From: David Howells <dhowells@redhat.com>
To: James Morris <jmorris@redhat.com>
Cc: Andrew Morton <akpm@osdl.org>,
torvalds@osdl.org, linux-kernel@vger.kernel.org,
arjanv@redhat.com, dwmw2@infradead.org, greg@kroah.com,
chrisw@osdl.org, sfrench@samba.org, mike@halcrow.us,
trond.myklebust@fys.uio.no, mrmacman_g4@mac.com
Subject: Re: [PATCH] implement in-kernel keys & keyring management [try #2]
Date: Mon, 09 Aug 2004 10:33:50 +0100 [thread overview]
Message-ID: <15907.1092044030@redhat.com> (raw)
In-Reply-To: <Xine.LNX.4.44.0408080034560.27710-100000@dhcp83-76.boston.redhat.com>
James Morris <jmorris@redhat.com> wrote:
> Implement a filesystem interface, e.g. /proc/<pid>/keys
>
> From here you can have:
>
> /create
How would this work?

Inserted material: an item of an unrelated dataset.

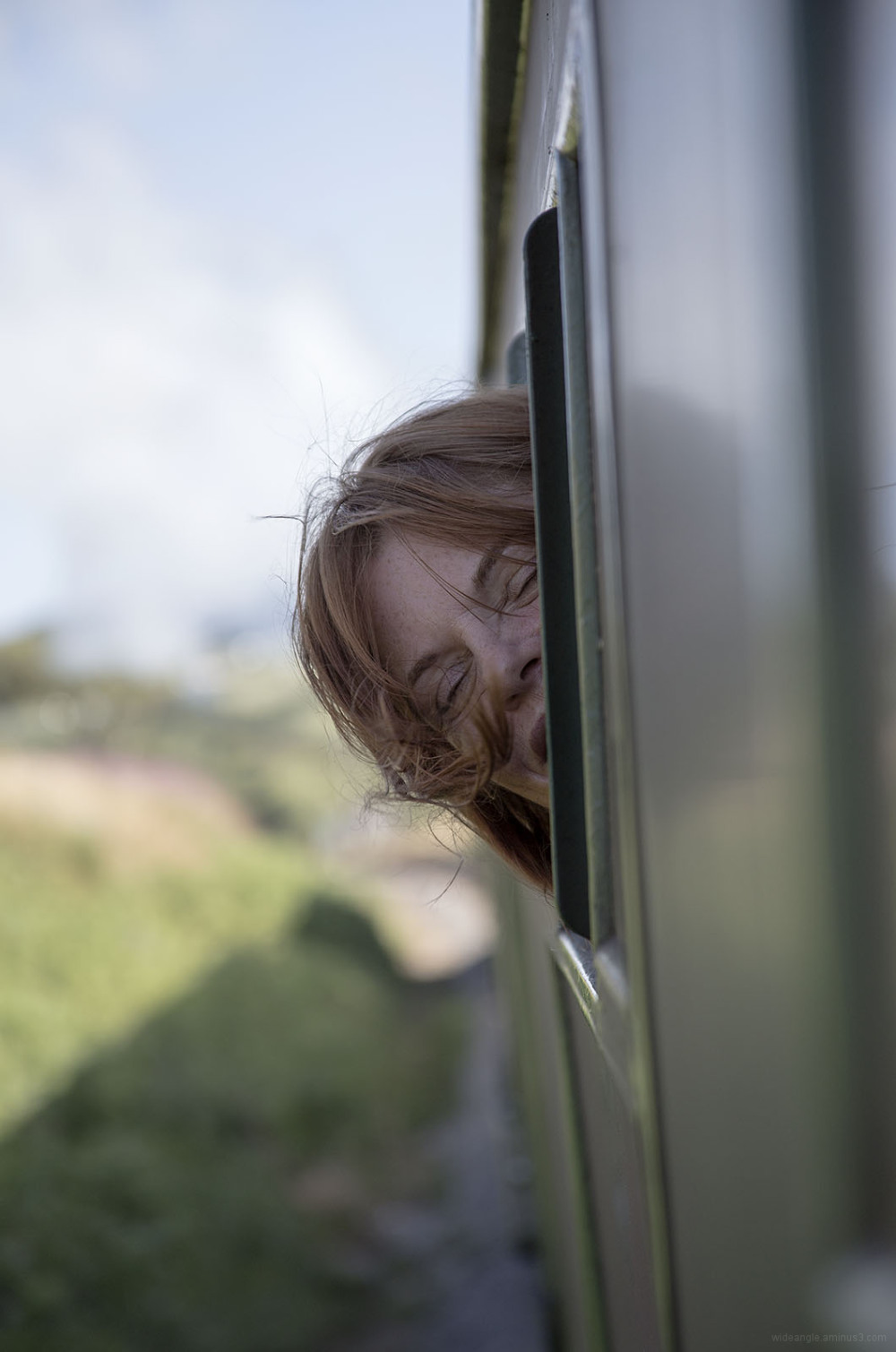 steam train dorset smiling hair blowing woman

Remember you've got to get some data back, and you've got
to simultaneously attach your key to a keyring, otherwise it'll just be erased
immediately.
> /<keyid>/update
> /revoke
> /chown
> /chmod
> ...
I could. You're going a little far: chown and chmod can be done by other
methods on the <keyid>/ directory.
> Rather than syscalls/prctls for each of these.
It'd require a lot more code and memory to do it with a filesystem, I think.
> For keyrings, you could have:
>
> /proc/<pid>/keyring/thread
> /session
> /process
> ...
What are these? Files containing keyring ID numbers? If so, better to just
have one file from whence you can read all the IDs, and since /proc/pid/status
has to grab the requisite lock anyway...
> Instead of having /proc/keys and associated locking/seqfile overhead in
> the kernel, a userspace library could instead traverse /proc to build a
> global list of keys.
And incur even more locking overhead? Besides, why? Looking at all the keys on
the system isn't something that should be done very often, and what you're
suggesting would be more expensive in the long run.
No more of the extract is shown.